Il n’a pas cité non plus ces phrases des Costs of War, qui accompagnent la présentation des chiffres des coûts et des morts en Afghanistan, Irak, Pakistan, Syrie, Yémen, Libye et Somalie : « Même si on ne peut pas attribuer la seule culpabilité de tous les morts à une seule partie, à une seule cause ou à une période en particulier, toutes ces victimes se trouvent dans les pays qui ont vécu les guerres les plus violentes de la part des États-Unis dans leur guerre contre le terrorisme. Les guerres post 9/11 se sont produites dans des pays avec une population à majorité noire ou brune, et sont le plus souvent lancées par les pays avec une histoire de suprématie blanche et islamophobe » (2) .
Les morts directs
Selon le rapport de Costs of War, publié en septembre 2021 à l’occasion du vingtième anniversaire de l’invasion de l’Afghanistan par les États-Unis, le coût de la guerre mondiale contre le terrorisme s’élève à 8 000 milliards de dollars et à 900 000 morts (3).

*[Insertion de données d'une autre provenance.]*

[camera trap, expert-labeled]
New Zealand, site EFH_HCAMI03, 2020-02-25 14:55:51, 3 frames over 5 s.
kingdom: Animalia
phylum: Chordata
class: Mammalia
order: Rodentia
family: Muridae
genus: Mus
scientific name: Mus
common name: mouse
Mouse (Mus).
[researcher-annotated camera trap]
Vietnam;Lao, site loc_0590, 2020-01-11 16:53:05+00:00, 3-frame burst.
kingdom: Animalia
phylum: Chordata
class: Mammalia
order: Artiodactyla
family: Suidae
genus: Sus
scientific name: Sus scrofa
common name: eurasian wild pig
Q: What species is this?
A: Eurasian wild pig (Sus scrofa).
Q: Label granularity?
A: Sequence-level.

| L’équivalent de Wagner en Irak. |
Plus précisément il s’agit de 897 000 à 929 000 de morts directs à cause des guerres. Ce chiffre comprend les militaires américains, les combattants alliés, les combattants adverses, les journalistes et les travailleurs humanitaires tués par des bombes, des balles ou des tirs. Parmi les 900 000 morts, « il y a plus de 7 000 soldats américains, environ 8 000 sous-traitants (Blackwater et autres, ndlr), 73 000 soldats alliés et policiers nationaux en Afghanistan et au Pakistan, et plus de 100 000 soldats alliés sont morts en Irak et en Syrie ». Ajoutons au chiffre des soldats américains tués, dit le rapport, le fait que ce sont surtout des soldats issus des classes populaires pauvres des États-Unis, le fait que « les taux de suicide parmi le personnel militaire actif et les vétérans des guerres de l’après 11 septembre atteignent de nouveaux sommets. Quatre fois plus de militaires américains sont morts par suicide qu’au combat dans les guerres qui ont suivi le 11 septembre. On estime à 30 177 le nombre de décès par suicide. »
Mais il y a aussi les 387 073 civils tués de manière directe et violente. « Collateral dammage, comme ils disent. »
Les morts indirects
En mai 2023, les mêmes experts ont publié le nombre de victimes indirectes depuis 2001. Là, il s’agit d’un chiffre encore plus effarants : 3 600 000 à 3 700 000 millions de personnes sont mortes indirectement dans les zones de guerre de l’après 11 septembre. Selon le rapport, les principales causes des morts indirects sont : l’effondrement économique et la perte de moyens d’existence, la destruction des services publics et des infrastructures de soins, la contamination de l’environnement, les effets à longue durée de la violence et des traumatismes subis.
Et ce n’est pas fini. « Dans vingt ans, nous devrons encore faire face aux coûts sociétaux élevés des guerres d’Afghanistan et d’Irak », déclarait Stephanie Savell, codirectrice du projet Costs of War et associée principale de recherche à l’Institut Watson. Bien que l’armée américaine se soit retirée de l’Afghanistan en 2021, « aujourd’hui, la question se pose s’il y a un décès qui n’est pas lié aux conséquences de la guerre. Les Afghans souffrent et meurent de causes liées à la guerre à un rythme plus élevé que jamais », note le rapport de Costs of War.